Task requirements
Copy out the items from the line with "Give the order" up to and including the line with "2362 inches", swapping "nearest" for "closest" and leaving everything else unchanged.

Records for this task
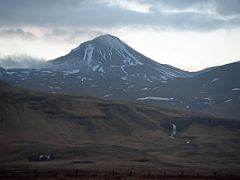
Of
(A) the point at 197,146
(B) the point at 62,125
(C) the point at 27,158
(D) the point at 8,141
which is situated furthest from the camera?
(B) the point at 62,125

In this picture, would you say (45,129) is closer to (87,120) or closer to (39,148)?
(87,120)

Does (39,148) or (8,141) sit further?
(8,141)

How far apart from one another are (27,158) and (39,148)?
10308 mm

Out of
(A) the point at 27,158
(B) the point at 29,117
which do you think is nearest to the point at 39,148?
(A) the point at 27,158

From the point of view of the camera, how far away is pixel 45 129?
182 metres

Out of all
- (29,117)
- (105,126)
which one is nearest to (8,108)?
(29,117)

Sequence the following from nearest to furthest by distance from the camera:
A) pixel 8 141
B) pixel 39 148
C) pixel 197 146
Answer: pixel 39 148 < pixel 8 141 < pixel 197 146

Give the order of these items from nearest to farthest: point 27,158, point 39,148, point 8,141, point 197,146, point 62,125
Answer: point 27,158 < point 39,148 < point 8,141 < point 197,146 < point 62,125

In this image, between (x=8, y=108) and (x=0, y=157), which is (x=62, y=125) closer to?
(x=8, y=108)

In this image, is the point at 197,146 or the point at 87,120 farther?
the point at 87,120

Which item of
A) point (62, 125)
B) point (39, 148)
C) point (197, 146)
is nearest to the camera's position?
point (39, 148)

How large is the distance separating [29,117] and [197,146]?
2362 inches

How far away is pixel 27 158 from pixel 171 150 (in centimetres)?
4761

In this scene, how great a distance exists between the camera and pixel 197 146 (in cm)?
17262
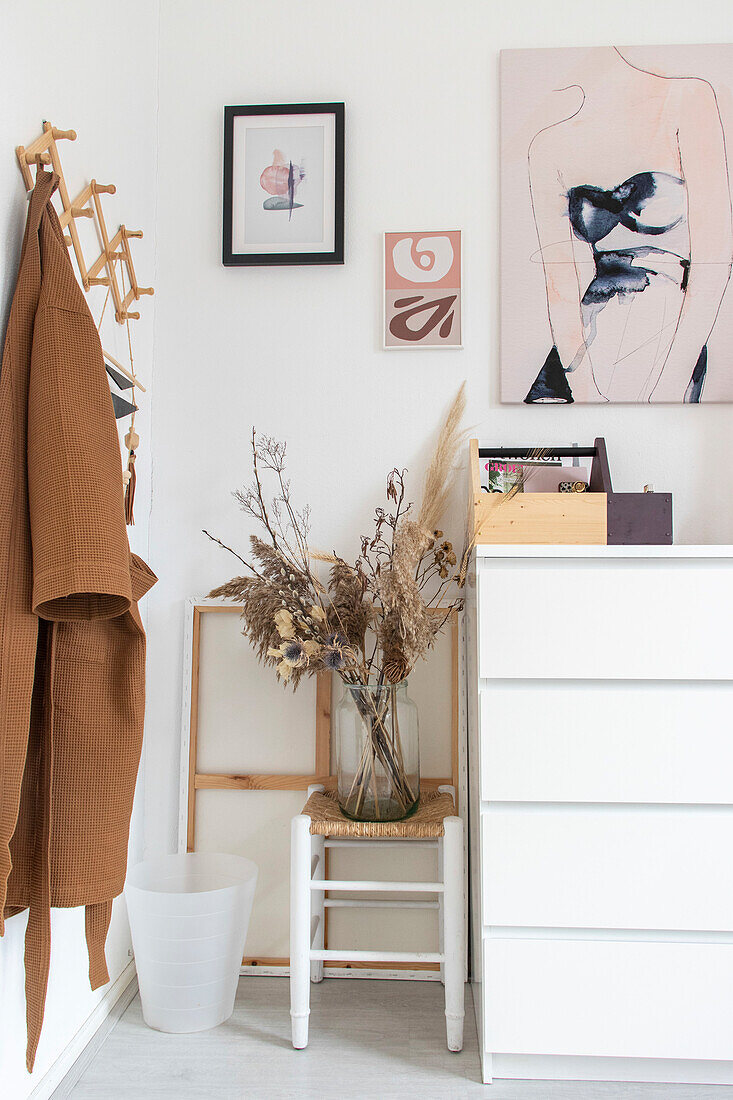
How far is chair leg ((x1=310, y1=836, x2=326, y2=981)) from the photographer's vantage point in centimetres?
187

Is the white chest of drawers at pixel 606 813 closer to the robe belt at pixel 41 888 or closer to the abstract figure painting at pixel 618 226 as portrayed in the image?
the abstract figure painting at pixel 618 226

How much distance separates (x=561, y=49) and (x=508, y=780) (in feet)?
5.72

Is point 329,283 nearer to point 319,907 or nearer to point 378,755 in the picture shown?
Result: point 378,755

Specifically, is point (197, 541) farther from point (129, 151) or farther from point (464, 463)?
point (129, 151)

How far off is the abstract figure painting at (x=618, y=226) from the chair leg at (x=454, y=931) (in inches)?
40.8

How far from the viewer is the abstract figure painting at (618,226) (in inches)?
78.3

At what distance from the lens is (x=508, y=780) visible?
1.54 m

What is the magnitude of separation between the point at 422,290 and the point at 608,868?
1366 mm

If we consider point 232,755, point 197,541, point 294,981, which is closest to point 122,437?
point 197,541

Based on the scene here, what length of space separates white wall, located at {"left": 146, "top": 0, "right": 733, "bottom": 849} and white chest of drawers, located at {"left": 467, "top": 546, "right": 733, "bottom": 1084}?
58 centimetres

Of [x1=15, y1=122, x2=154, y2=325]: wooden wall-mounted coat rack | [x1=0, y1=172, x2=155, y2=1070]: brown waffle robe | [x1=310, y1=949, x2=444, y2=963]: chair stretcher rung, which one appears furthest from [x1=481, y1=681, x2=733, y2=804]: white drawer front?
[x1=15, y1=122, x2=154, y2=325]: wooden wall-mounted coat rack

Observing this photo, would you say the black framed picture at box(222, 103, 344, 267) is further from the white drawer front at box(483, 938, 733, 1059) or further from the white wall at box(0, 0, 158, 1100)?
the white drawer front at box(483, 938, 733, 1059)

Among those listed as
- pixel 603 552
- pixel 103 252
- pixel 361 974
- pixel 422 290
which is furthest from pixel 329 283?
pixel 361 974

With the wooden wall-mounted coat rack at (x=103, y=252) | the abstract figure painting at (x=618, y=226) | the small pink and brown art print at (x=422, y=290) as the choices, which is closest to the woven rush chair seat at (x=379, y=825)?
the wooden wall-mounted coat rack at (x=103, y=252)
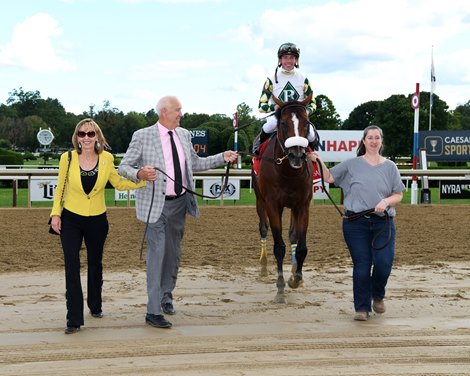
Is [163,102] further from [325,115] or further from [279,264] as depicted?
[325,115]

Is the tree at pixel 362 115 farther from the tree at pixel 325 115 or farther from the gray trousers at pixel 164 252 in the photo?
the gray trousers at pixel 164 252

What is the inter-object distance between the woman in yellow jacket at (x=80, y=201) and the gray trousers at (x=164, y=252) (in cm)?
39

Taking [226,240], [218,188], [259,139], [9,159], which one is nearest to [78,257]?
[259,139]

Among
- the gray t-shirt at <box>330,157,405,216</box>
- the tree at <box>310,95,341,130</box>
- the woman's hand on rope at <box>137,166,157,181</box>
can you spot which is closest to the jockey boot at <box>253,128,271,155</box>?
the gray t-shirt at <box>330,157,405,216</box>

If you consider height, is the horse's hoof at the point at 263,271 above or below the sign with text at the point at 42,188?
below

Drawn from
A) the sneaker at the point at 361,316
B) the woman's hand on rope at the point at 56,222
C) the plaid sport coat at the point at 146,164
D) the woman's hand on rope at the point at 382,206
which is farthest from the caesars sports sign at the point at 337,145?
the woman's hand on rope at the point at 56,222

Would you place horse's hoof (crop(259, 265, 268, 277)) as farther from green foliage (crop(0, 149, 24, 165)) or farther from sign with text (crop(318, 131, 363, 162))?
green foliage (crop(0, 149, 24, 165))

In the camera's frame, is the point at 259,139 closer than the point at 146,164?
No

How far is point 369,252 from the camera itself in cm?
645

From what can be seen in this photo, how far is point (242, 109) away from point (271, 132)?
2094 inches

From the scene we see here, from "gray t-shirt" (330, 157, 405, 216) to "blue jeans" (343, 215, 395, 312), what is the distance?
14 centimetres

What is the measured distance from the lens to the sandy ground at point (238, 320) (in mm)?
4777

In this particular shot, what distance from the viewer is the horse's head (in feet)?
22.7

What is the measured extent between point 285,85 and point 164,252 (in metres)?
3.00
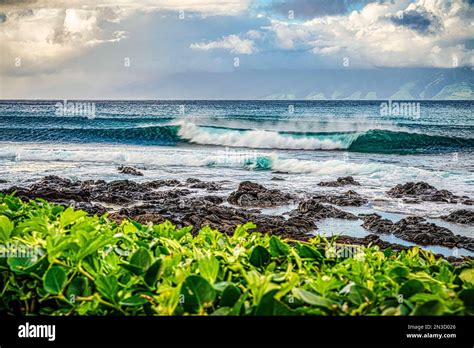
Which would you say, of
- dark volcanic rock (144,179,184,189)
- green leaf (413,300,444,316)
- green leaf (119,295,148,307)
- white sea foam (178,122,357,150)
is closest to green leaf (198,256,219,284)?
green leaf (119,295,148,307)

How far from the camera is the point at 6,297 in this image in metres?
1.03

Reply to the exercise
Give the order of these items from closest to farthest: point 27,158, point 39,148, point 8,141, point 197,146, point 62,125
Answer: point 27,158 < point 39,148 < point 8,141 < point 197,146 < point 62,125

In this image, between (x=8, y=108) and (x=0, y=157), which is (x=62, y=125) closer to?
(x=8, y=108)

In this image, is the point at 197,146 or the point at 87,120 farther?
the point at 87,120

Which item of
A) point (62, 125)
B) point (39, 148)
C) point (197, 146)
is closest to the camera's position?
point (39, 148)

How large is the distance separating [29,117] and [197,146]?
2362 inches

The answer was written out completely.